__Daftar Tugas__.
[1] Salin kata demi kata bagian artikel tentang pandemi Covid-19, mulai dari "Masyarakat Aktif di" dan berakhir pada "masa pandemi ini.".
[2] Berdasarkan artikel tentang pandemi Covid-19, jelaskan dalam satu sampai tiga kalimat mengapa angka kemiskinan di Indonesia meningkat.
[3] Lanjutkan artikel tentang masyarakat di tengah pandemi Covid-19 mulai dari kalimat terakhirnya.

__Potongan Dokumen__.
+ + +
Kopi TIMES

Masyarakat Aktif di Tengah Pandemi Covid-19

Selasa, 21 Juli 2020 - 13:23 | 74.20k
Ratna Istriyani, Dosen Sosiologi Agama UIN Sunan Kalijaga Yogyakarta. (Grafis: TIMES Indonesia)
Ratna Istriyani, Dosen Sosiologi Agama UIN Sunan Kalijaga Yogyakarta. (Grafis: TIMES Indonesia)

TIMESINDONESIA, YOGYAKARTA – Lebih dari empat bulan berlalu, pandemi Covid-19 belum juga reda. Sampai dengan saat ini, angka pasien positif Covid-19 masih terus meningkat. Bahkan angkanya di atas seribu per harinya. Meskipun memang ada kabar baiknya, yaitu tingkat kesembuhan tinggi dan kematian mulai rendah. 

Kendati demikian, Presiden RI Jokowi berkali menegaskan bahwa pandemi adalah peristiwa luar biasa. Oleh karena itu, tidak bisa disikapi secara biasa-biasa saja. Artinya kita masih diwajibkan untuk tetap waspada, sembari memikirkan keberlanjutan hidup di masa pandemi ini. 

Pernyataan presiden mengenai pandemi sebagai kasus luar biasa memang benar adanya. Hal itu terutama merujuk pada dampak pandemi terhadap sosial ekonomi yang cukup kompleks. Sejak diterapkan work from home hingga pembatasan sosial, aktivitas sosial dan ekonomi lantas lumpuh, sebab aktivitas ekonomi formal maupun informal mayoritas berhenti.

Imbasnya pertumbuhan ekonomi Indonesia merosot drastis, yaitu lebih dari 2% pada kuartal pertama tahun 2020. Jutaan orang harus kehilangan pekerjaan, dirumahkan, dan mengalami PHK (Pemutusan Hubungan Kerja). Oleh karena itu, tak heran jika angka kemiskinan di Indonesia meningkat akibat pandemi ini. Berdasarkan rilis data Kementerian Sosial, angka kemiskinan di Indonesia naik menjadi 13,22%.
+ + +
[Entri dataset]
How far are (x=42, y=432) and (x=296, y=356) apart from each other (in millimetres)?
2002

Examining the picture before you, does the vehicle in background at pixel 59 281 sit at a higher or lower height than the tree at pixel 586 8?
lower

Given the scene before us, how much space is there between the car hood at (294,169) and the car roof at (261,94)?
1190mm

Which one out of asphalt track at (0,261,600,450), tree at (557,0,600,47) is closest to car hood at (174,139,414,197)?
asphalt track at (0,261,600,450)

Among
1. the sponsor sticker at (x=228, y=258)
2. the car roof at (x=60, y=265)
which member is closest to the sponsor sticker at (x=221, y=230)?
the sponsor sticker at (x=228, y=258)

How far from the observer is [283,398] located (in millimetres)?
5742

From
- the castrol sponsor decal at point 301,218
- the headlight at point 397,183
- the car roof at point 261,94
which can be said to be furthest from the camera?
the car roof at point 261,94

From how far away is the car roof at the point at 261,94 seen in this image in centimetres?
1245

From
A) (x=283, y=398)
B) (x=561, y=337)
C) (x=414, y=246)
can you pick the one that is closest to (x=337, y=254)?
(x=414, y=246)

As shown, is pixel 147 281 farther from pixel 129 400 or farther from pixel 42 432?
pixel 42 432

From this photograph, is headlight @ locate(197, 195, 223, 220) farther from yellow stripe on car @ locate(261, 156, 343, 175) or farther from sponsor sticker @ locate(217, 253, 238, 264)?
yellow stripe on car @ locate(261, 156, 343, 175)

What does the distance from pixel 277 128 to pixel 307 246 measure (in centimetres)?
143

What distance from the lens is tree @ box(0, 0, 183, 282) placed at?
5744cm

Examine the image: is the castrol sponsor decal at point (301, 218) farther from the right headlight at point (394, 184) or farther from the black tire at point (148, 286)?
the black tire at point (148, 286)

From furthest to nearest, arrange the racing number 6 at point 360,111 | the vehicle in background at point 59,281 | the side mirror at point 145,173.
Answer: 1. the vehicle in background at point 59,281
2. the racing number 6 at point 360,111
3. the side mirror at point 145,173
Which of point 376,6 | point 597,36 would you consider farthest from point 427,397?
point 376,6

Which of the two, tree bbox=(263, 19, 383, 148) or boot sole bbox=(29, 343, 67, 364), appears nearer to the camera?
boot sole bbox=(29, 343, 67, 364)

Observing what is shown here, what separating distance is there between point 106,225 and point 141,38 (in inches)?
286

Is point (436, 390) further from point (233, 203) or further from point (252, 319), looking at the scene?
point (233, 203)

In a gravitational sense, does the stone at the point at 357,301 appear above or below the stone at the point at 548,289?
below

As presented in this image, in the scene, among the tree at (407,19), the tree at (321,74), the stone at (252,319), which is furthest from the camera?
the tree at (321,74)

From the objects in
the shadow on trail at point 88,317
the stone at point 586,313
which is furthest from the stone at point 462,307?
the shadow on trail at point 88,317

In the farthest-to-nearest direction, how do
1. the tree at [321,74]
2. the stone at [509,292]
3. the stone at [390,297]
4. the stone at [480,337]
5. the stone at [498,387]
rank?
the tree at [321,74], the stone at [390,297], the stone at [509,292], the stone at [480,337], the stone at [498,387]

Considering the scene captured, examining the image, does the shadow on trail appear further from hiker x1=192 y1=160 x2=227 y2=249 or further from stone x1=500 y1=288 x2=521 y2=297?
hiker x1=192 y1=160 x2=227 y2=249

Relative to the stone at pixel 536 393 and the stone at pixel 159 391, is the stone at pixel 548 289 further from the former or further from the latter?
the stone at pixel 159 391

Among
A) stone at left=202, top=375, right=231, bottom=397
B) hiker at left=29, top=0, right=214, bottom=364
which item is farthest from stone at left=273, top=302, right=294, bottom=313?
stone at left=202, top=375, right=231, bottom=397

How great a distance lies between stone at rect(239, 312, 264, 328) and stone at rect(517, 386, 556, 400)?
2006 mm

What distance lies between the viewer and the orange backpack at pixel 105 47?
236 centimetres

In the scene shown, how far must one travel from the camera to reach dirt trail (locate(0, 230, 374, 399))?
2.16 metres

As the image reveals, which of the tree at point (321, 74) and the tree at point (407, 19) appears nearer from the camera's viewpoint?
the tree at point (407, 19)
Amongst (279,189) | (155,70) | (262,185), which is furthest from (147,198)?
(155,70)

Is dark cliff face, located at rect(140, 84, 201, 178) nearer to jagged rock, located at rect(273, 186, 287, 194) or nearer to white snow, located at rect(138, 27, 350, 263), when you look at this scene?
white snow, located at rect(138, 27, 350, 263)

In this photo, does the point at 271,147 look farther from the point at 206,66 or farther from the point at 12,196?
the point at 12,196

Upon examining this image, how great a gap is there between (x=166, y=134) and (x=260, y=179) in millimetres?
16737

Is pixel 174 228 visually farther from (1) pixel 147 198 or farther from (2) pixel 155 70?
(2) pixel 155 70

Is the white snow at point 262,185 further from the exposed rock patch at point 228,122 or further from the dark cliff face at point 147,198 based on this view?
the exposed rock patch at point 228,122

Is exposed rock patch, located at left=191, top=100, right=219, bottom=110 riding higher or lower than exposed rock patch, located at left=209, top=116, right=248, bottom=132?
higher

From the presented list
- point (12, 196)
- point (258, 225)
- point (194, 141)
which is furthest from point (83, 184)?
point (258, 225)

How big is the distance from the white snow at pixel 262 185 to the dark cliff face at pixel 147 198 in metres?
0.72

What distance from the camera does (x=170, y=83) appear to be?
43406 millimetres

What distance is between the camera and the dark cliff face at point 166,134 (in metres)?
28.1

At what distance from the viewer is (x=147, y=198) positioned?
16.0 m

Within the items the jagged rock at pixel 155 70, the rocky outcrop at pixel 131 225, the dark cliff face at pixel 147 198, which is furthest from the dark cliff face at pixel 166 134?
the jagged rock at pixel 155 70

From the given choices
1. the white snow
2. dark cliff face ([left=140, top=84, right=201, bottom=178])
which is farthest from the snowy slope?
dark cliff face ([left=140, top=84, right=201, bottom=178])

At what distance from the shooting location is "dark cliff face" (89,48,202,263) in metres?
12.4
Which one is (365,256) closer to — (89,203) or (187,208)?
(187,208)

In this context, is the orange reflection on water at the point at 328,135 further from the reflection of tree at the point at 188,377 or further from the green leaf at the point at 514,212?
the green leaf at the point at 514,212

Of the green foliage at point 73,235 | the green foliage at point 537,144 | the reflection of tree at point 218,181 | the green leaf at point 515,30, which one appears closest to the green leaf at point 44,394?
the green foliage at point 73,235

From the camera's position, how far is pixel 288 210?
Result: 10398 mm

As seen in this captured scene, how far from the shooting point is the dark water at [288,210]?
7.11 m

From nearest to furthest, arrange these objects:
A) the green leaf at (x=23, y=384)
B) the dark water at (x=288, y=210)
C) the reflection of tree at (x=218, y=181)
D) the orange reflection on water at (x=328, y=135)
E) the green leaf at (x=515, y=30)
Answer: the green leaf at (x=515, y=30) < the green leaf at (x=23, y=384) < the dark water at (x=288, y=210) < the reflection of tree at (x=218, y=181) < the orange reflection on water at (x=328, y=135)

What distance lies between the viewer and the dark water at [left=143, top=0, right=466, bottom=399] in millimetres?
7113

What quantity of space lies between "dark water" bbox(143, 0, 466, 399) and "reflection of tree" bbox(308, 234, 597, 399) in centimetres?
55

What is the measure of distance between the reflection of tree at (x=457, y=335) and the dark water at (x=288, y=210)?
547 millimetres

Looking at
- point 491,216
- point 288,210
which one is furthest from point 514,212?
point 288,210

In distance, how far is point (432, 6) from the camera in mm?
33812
+ + +
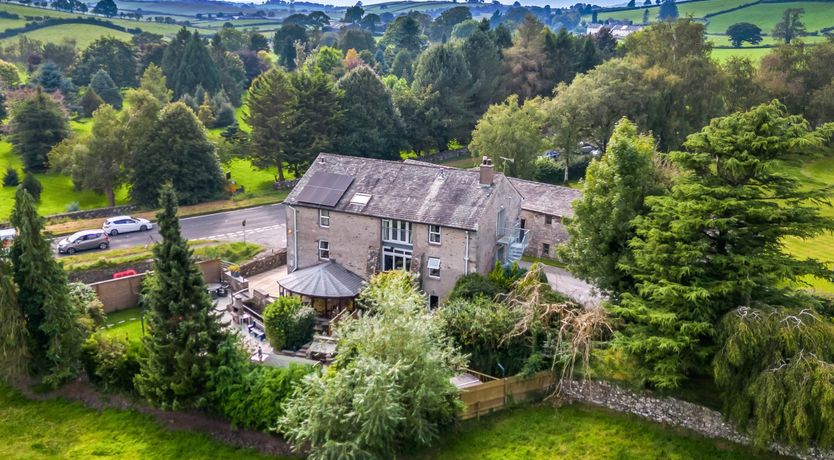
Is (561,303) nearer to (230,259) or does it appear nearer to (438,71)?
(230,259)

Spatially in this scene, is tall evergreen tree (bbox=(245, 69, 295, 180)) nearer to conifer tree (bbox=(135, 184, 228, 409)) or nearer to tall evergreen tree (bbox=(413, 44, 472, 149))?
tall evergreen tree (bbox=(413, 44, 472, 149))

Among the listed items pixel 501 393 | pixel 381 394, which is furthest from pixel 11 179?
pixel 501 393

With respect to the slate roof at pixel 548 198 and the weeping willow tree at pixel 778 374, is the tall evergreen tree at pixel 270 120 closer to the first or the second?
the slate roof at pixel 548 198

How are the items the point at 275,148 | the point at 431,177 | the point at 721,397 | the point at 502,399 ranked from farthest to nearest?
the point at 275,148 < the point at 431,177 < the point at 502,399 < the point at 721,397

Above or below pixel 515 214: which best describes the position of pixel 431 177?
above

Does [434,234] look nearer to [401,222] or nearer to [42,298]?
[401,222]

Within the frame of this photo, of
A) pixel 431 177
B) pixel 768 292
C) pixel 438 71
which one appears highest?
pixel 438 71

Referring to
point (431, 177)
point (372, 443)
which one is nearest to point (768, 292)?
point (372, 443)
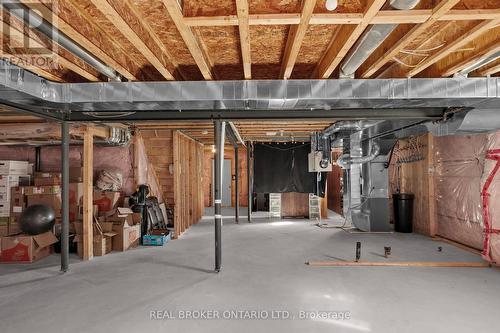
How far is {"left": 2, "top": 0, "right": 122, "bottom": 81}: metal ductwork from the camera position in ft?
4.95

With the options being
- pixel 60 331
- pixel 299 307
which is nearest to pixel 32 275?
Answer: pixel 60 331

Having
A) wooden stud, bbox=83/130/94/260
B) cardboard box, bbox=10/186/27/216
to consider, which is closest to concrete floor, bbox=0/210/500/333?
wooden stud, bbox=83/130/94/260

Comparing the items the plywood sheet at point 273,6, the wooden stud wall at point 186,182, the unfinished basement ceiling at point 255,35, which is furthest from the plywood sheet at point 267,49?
+ + +
__Jawaban Tertulis__.
[1]
Masyarakat Aktif di Tengah Pandemi Covid-19

Selasa, 21 Juli 2020 - 13:23 | 74.20k
Ratna Istriyani, Dosen Sosiologi Agama UIN Sunan Kalijaga Yogyakarta. (Grafis: TIMES Indonesia)
Ratna Istriyani, Dosen Sosiologi Agama UIN Sunan Kalijaga Yogyakarta. (Grafis: TIMES Indonesia)

TIMESINDONESIA, YOGYAKARTA – Lebih dari empat bulan berlalu, pandemi Covid-19 belum juga reda. Sampai dengan saat ini, angka pasien positif Covid-19 masih terus meningkat. Bahkan angkanya di atas seribu per harinya. Meskipun memang ada kabar baiknya, yaitu tingkat kesembuhan tinggi dan kematian mulai rendah. 

Kendati demikian, Presiden RI Jokowi berkali menegaskan bahwa pandemi adalah peristiwa luar biasa. Oleh karena itu, tidak bisa disikapi secara biasa-biasa saja. Artinya kita masih diwajibkan untuk tetap waspada, sembari memikirkan keberlanjutan hidup di masa pandemi ini.

[2] Pandemi membuat pertumbuhan ekonomi Indonesia merosot drastis, yaitu lebih dari 2% pada kuartal pertama tahun 2020. Akibatnya, jutaan orang kehilangan pekerjaan, dirumahkan, atau mengalami PHK. Karena itu angka kemiskinan naik menjadi 13,22% menurut rilis data Kementerian Sosial.

[3]
Evaluasi Penanganan

Merespons peliknya masalah sosial akibat pandemi, pemerintah sejatinya juga telah melakukan beberapa upaya penyelamatan, terutama pada sektor kesehatan dan ekonomi sekaligus. Segala bentuk penanganan medis dimasifkan dan diintesifikan melalui koordinasi Gugus Tugas Percepatan Penanganan Covid-19 bersama dengan instutusi kesehatan lainnya.

Kemudian di sisi lain, pemerintah juga menginstruksikan skenario penyelamatan ekonomi melalui strategi jaring pengaman. Langkah itu diwujudkan dalam bentuk penyaluran Bantuan Sosial atau Bantuan Langsung Tunai bagi keluarga yang terdampak secara ekonomi, hingga suntikan dana untuk menghidupkan kembali UMKM (Usaha Mikro, Kecil, dan Menengah) yang sudah terseok-seok.

Mengatasi penularan virus dan memastikan masyarakat tetap bisa memenuhi kebutuhan primer adalah prioritas pemerintah saat ini. Kendati realitanya memang belum memperlihatkan hasil yang memuaskan, sebab anggaran belum tersalurkan secara maksimal. Bahkan dapat dikatakan masih cukup jauh dari yang diharapkan. Sehingga presiden menekankan dengan tegas untuk melakukan tindakan luar biasa, demi mengatasi krisis kesehatan sekaligus ekonomi akibat pandemi.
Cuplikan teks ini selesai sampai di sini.